La dématérialisation peut-elle donc être source de sanctions ?
Oui, parfois. J’ai été assez frappée, par exemple, par la situation d’une personne rayée de la liste de demandeurs d’emploi parce qu’elle vit dans une zone blanche où elle n’a pas accès à Internet. Elle n’avait pas reçu à temps le mail de rendez-vous que lui a adressé Pôle Emploi. Certaines personnes ne consultent pas leur mail quotidiennement car ce n’est pas leur une pratique aisée en zone blanche ! Le maintien d’un courrier papier dans ces territoires me paraît indispensable.
La Poste va généraliser la remise du courrier à trois jours, contre deux aujourd’hui. Quelles conséquences cela peut entraîner alors que de nombreux bureaux de poste ferment ?
Le problème, c’est que les bureaux de poste ferment justement là où les services publics sont déjà absents, notamment en zones rurales ou dans des quartiers politiques de la ville. C’est là aussi que les gens se sentent physiquement les plus éloignés. C’est pareil pour les guichets de la SNCF en zone rurale. Nous avons rendu une décision à ce sujet parce que nous recevons des réclamations de personnes qui prennent un train dans une gare (appelée «Pang», points d’arrêts non gérés) où il n’y a non seulement plus personne pour leur vendre un billet mais aussi pas de machine. Dans certaines régions le prix du billet vendu à bord est plus cher et dans certaines situations les voyageurs peuvent être verbalisés pour absence de billet ! Tout le monde n’a pas de smartphone avec l’application SNCF.
En dehors d’une présence physique, comment peut-on améliorer l’accès aux services publics ?
Il suffit déjà d’avoir quelqu’un au téléphone à qui on peut exposer sa situation. Nous avons mené une enquête sur la satisfaction des réclamants lors d’une expérimentation sur la médiation préalable obligatoire pour le RSA. Ce qu’il en ressort c’est évidemment, le degré de satisfaction des réclamants lorsque leur situation a trouvé une issue favorable par l’intermédiaire de nos délégués mais aussi quand une explication a été apportée lors d’un refus ou d’une difficulté. Pour un certains nombres d’exclus du numérique l’accès aux droits passe par le dialogue.

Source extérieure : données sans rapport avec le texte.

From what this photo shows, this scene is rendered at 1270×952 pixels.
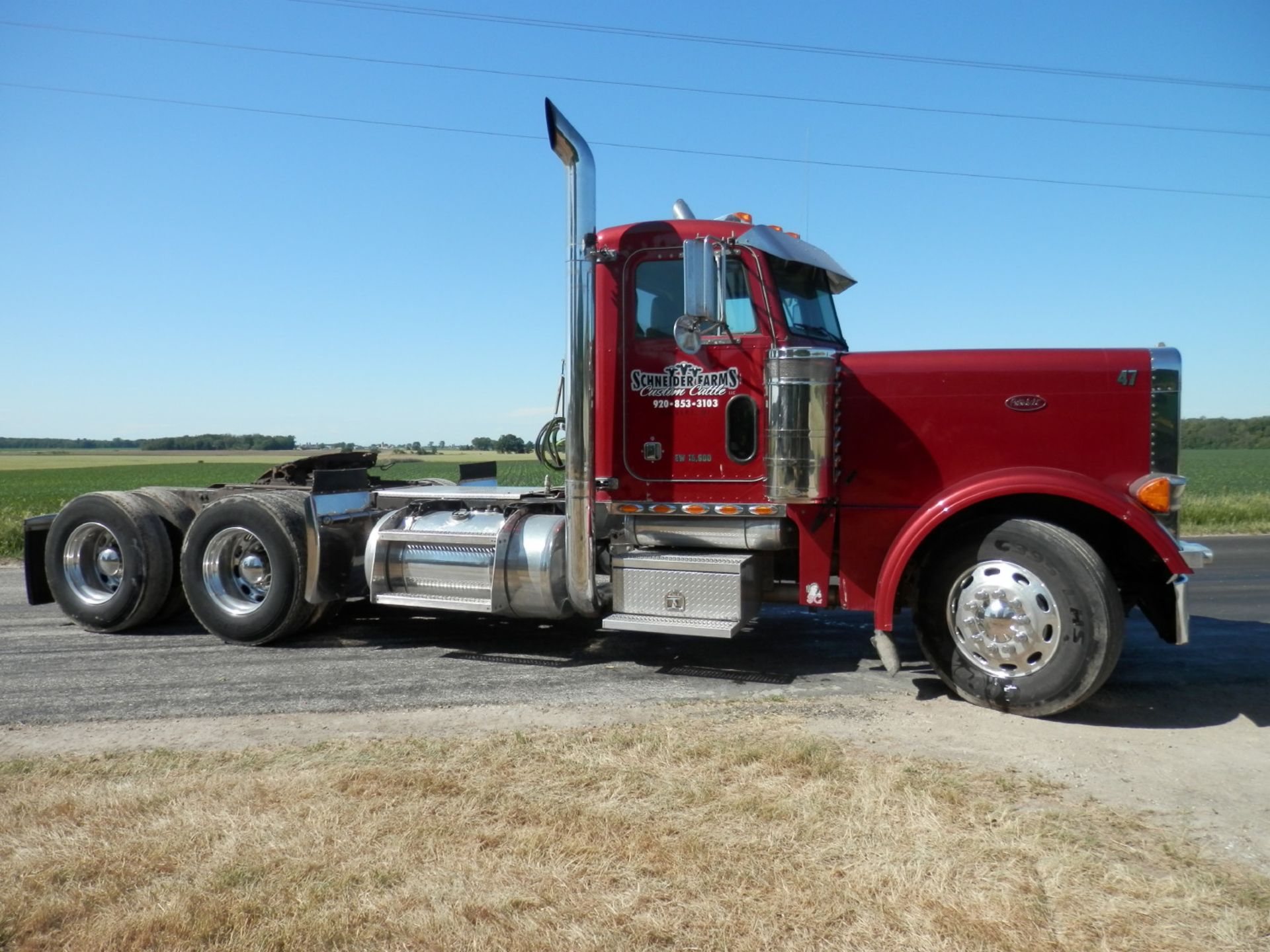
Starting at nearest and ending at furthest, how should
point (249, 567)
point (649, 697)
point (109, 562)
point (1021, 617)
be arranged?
1. point (1021, 617)
2. point (649, 697)
3. point (249, 567)
4. point (109, 562)

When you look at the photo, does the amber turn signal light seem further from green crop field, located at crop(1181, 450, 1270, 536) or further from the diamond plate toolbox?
green crop field, located at crop(1181, 450, 1270, 536)

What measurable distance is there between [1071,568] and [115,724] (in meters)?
5.24

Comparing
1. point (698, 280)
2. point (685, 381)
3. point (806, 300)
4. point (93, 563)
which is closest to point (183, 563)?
point (93, 563)

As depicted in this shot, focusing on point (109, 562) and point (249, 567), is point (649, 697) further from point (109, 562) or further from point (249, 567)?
point (109, 562)

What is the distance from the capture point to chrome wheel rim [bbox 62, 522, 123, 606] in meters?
7.96

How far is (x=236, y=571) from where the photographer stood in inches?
300

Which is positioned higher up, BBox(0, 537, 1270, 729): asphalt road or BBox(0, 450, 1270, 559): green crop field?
BBox(0, 450, 1270, 559): green crop field

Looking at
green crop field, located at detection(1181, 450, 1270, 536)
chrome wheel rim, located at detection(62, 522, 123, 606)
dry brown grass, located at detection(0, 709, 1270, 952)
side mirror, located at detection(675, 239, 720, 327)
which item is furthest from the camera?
green crop field, located at detection(1181, 450, 1270, 536)

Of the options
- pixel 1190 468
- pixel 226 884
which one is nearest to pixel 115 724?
pixel 226 884

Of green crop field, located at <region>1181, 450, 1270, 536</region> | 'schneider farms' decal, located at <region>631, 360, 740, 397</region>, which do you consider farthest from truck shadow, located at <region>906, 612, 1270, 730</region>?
green crop field, located at <region>1181, 450, 1270, 536</region>

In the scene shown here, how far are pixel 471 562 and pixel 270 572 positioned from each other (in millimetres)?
1747

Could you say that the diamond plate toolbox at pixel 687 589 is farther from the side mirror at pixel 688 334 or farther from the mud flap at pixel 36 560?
the mud flap at pixel 36 560

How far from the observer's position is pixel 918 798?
156 inches

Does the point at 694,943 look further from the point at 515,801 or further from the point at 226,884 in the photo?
the point at 226,884
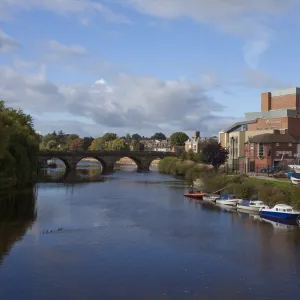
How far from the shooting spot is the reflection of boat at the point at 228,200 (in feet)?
166

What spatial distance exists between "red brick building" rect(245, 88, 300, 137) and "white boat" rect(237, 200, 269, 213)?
50279mm

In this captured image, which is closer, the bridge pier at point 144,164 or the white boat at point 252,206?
the white boat at point 252,206

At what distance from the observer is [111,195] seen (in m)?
61.3

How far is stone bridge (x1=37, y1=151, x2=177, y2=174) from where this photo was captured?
383 ft

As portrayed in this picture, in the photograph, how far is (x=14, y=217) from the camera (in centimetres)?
4122

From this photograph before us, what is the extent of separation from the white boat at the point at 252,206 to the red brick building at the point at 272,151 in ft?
119

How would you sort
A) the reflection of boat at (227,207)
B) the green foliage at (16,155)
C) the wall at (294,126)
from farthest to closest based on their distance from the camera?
the wall at (294,126) → the green foliage at (16,155) → the reflection of boat at (227,207)

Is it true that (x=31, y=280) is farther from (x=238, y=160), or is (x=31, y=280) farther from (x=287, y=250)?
(x=238, y=160)

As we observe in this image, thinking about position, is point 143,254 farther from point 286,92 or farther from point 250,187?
point 286,92

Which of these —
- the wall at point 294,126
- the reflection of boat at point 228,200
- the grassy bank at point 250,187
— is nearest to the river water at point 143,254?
the reflection of boat at point 228,200

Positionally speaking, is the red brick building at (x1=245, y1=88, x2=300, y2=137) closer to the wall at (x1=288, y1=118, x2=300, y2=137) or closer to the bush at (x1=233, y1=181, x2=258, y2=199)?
the wall at (x1=288, y1=118, x2=300, y2=137)

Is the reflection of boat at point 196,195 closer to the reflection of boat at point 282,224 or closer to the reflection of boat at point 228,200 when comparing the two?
Answer: the reflection of boat at point 228,200

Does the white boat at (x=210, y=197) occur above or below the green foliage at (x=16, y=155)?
below

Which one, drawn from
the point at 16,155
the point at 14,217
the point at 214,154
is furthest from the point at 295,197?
the point at 214,154
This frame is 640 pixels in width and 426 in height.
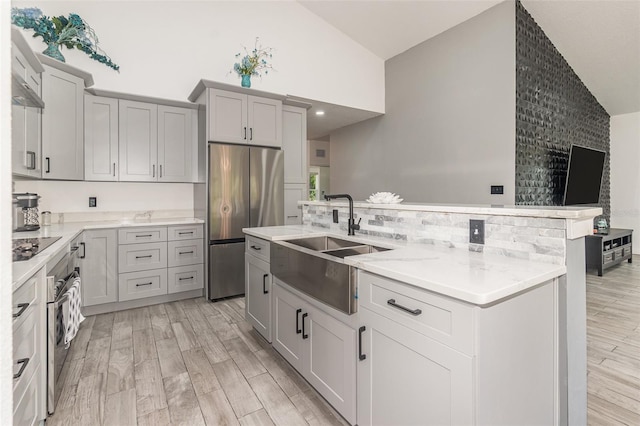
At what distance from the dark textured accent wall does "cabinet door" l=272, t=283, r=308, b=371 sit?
3.06 metres

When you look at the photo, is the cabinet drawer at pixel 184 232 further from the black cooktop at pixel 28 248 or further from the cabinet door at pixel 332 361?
the cabinet door at pixel 332 361

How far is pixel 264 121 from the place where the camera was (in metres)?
3.89

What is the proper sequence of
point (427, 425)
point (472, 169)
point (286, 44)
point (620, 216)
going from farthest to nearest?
point (620, 216) < point (286, 44) < point (472, 169) < point (427, 425)

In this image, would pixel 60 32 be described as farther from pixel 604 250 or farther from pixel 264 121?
pixel 604 250

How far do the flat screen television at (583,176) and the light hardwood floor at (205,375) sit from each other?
6.83 feet

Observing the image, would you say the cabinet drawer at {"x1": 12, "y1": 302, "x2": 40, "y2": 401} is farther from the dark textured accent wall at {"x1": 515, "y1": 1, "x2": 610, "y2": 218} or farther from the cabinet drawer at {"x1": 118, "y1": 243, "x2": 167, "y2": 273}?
the dark textured accent wall at {"x1": 515, "y1": 1, "x2": 610, "y2": 218}

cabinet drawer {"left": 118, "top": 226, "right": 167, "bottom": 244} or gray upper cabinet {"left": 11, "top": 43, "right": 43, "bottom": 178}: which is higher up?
gray upper cabinet {"left": 11, "top": 43, "right": 43, "bottom": 178}

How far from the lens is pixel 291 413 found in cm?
174

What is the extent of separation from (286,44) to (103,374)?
14.0ft

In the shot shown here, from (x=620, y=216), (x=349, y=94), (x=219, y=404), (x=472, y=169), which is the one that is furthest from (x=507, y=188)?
(x=620, y=216)

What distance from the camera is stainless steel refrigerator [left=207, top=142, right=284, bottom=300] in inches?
140

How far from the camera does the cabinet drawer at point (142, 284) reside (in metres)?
3.29

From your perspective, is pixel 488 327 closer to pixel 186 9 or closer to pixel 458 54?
pixel 458 54

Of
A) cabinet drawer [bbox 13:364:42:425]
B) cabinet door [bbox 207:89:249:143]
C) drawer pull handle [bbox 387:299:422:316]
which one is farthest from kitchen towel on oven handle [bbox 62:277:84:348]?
cabinet door [bbox 207:89:249:143]
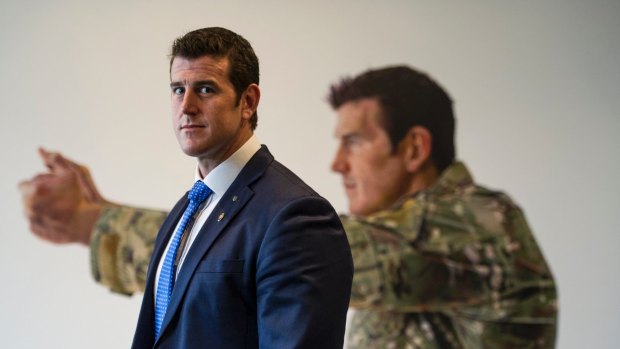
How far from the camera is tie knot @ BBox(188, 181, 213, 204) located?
4.63 ft

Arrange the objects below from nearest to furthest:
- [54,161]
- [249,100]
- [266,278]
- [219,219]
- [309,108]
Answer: [266,278] < [219,219] < [249,100] < [309,108] < [54,161]

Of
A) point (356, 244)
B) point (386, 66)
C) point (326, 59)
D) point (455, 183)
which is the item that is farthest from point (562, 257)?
point (326, 59)

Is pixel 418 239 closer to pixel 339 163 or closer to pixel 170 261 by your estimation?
pixel 339 163

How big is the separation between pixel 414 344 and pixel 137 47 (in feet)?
5.50

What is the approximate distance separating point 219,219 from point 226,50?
1.00 ft

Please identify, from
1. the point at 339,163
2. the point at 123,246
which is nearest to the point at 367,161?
the point at 339,163

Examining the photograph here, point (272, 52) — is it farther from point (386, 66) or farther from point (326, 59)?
point (386, 66)

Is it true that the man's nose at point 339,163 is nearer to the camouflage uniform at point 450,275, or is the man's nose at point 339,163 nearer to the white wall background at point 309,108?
the white wall background at point 309,108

Pour pallier le départ de services publics dans certaines zones rurales, Emmanuel Macron a lancé la création de «Maisons France service», qui regroupent plusieurs administrations dans un même lieu. Que pensez-vous de cette initiative ?
C’est intéressant, à condition que ces maisons regroupent l’ensemble des services publics et que les personnes à l’accueil soient formées. Ce n’est pas le cas aujourd’hui dans toutes ces maisons. Les personnes sont censées être polyvalentes sur tous les sujets : Pôle emploi, RSA, retraites, le droit au séjour, carte grise etc., sinon ça ne peut pas marcher. Il est encore un peu tôt pour faire un bilan. Par ailleurs, ce dispositif ne doit pas être une raison pour supprimer à nouveau des services publics mais plutôt pour compenser ce qui a déjà été fermé. On ne peut pas indéfiniment fermer les services publics de proximité. Je ne suis, en outre, pas certaine que ce soit rentable. Le coût en lien social et en confiance dans notre démocratie est bien plus élevé que l’économie qu’on peut faire en supprimant l’accès au service public.